This module contains experiments with RDFRules and AMIE+.
Clone the RDFRules repository and run following SBT commands:
> project experimentsAmie2
The main class OriginalAmieComparison requires some parameters to determine which kind of experiment should be launched:
> runMain com.github.propi.rdfrules.experiments.OriginalAmieComparison parameters...
Parameter name | Description | Default |
---|---|---|
coresc | List of numbers of threads to be used | Nil |
cores | If coresc is not specified, it performs experiments for number of threads from 1 to the cores value. | available cores |
minhcs | List of values with min head coverage thresholds. | 0.005,0.01,0.02,0.05,0.1,0.2,0.3 |
times | Number of repetition of each task | 7 |
input | Input TSV dataset. Dataset can be compressed by GZIP or BZIP2. | experiments/data/yago2core_facts.clean.notypes.tsv.bz2 |
output | Output file with benchmark results. | experiments/data/results.txt |
runconstants | Run rule mining with constants. Default confidence thresholds are: minConfidence = 0.1, minPcaConfidence = 0.1, numberOfThreads = $cores | |
runlogical | Run rule mining only with variables. Default confidence thresholds are: minConfidence = 0.1, minPcaConfidence = 0.1, numberOfThreads = $cores | |
runcores | Run the experiment of scalability. Default thresholds are: minHeadCoverage = ${minhcs.head}, minConfidence = 0.1, minPcaConfidence = 0.1 | |
rdfrulesonly | Run only RDFRules | |
amieonly | Run only AMIE+ |
We performed some experiments on the CESNET Metacentrum computing cluster with RDFRules 1.2.1 and the sample YAGO dataset containing around 1M triples with following input parameters:
# task1 - mining only with variables
> runMain com.github.propi.rdfrules.experiments.OriginalAmieComparison -cores 8 -runlogical -minhcs 0.2,0.1,0.05,0.02,0.01,0.005,0.003,0.001
# task2 - mining with constants
> runMain com.github.propi.rdfrules.experiments.OriginalAmieComparison -cores 8 -runconstants
# task3 - scalability
> runMain com.github.propi.rdfrules.experiments.OriginalAmieComparison -cores 12 -minhcs 0.01 -runcores
# task4 - scalability
> runMain com.github.propi.rdfrules.experiments.OriginalAmieComparison -cores 24 -coresc 12,16,20,24 -minhcs 0.01,0.005 -runcores
# task5 - mining with constants with one thread
> runMain com.github.propi.rdfrules.experiments.OriginalAmieComparison -cores 1 -minhcs 0.01 -runconstants
# task6 - rule mining only with variables with a low head coverage
> runMain com.github.propi.rdfrules.experiments.OriginalAmieComparison -cores 8 -runlogical -minhcs 0.2,0.1,0.05,0.02,0.01,0.005,0.003,0.001
For RDFRules 1.4.0, the experiments were extended by dbpedia (~11M triples), discretization, clustering, pruning, and multiple-graphs experiments.

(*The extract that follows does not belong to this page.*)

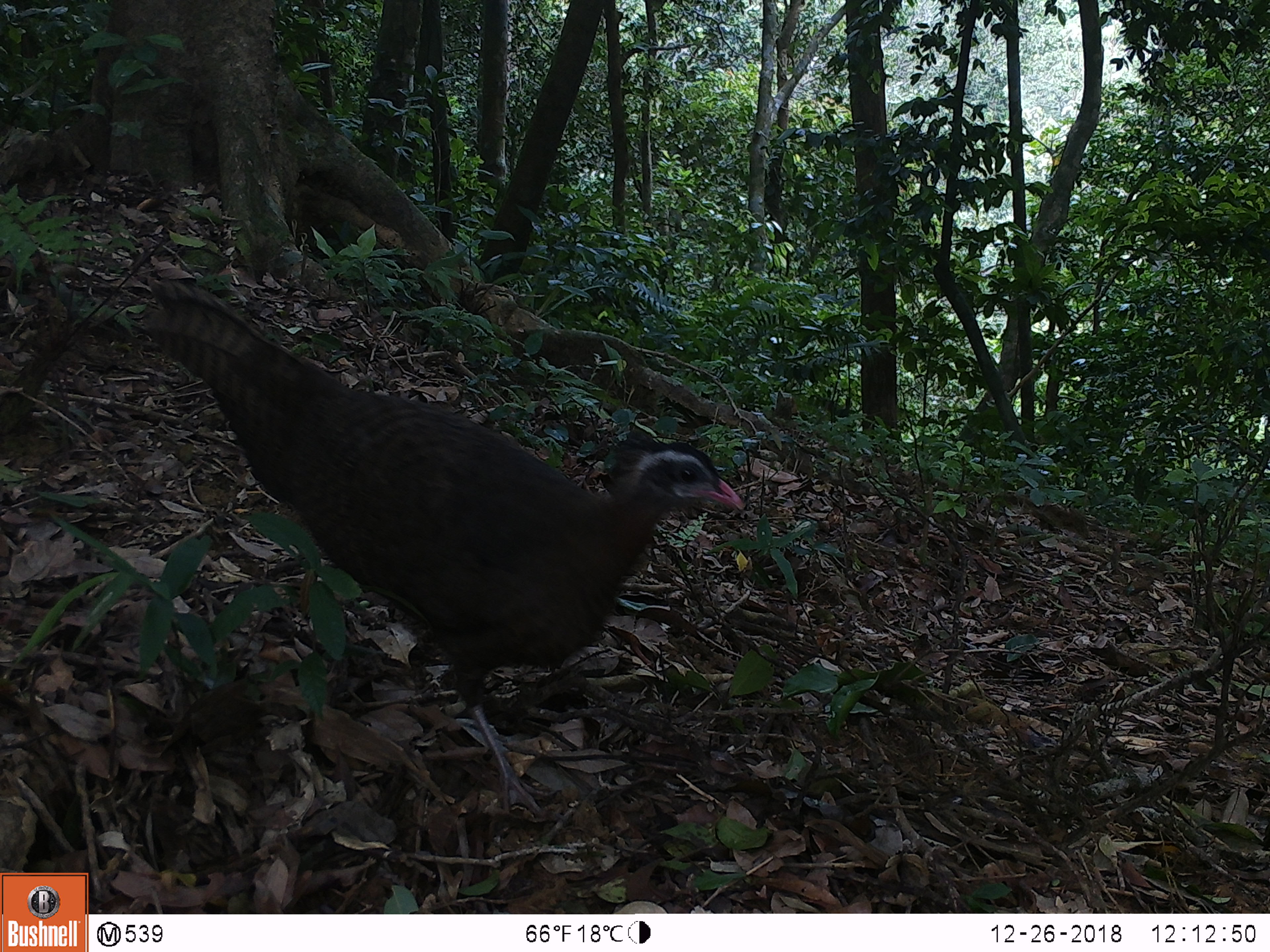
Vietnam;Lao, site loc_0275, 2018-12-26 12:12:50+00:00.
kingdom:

# task7 - mining rules without constants by AMIE+ for DBpedia 3.8
> runMain com.github.propi.rdfrules.experiments.OriginalAmieComparison -cores 8 -times 1 -input "experiments/data/dbpedia.3.8.tsv.bz2" -minhcs 0.01 -runlogical -amieonly
# task8 - mining rules without constants by RDFRules for DBpedia 3.8
> runMain com.github.propi.rdfrules.experiments.OriginalAmieComparison -cores 8 -times 1 -input "experiments/data/dbpedia.3.8.tsv.bz2" -minhcs 0.01 -runlogical -rdfrulesonly
The results of individual tasks are placed in the results folder. The parameters of the used machine for experiments are:
- CPU: 4x 14-core Intel Xeon E7-4830 v4 (2GHz),
- RAM: 512 GB,
- OS: Debian 9.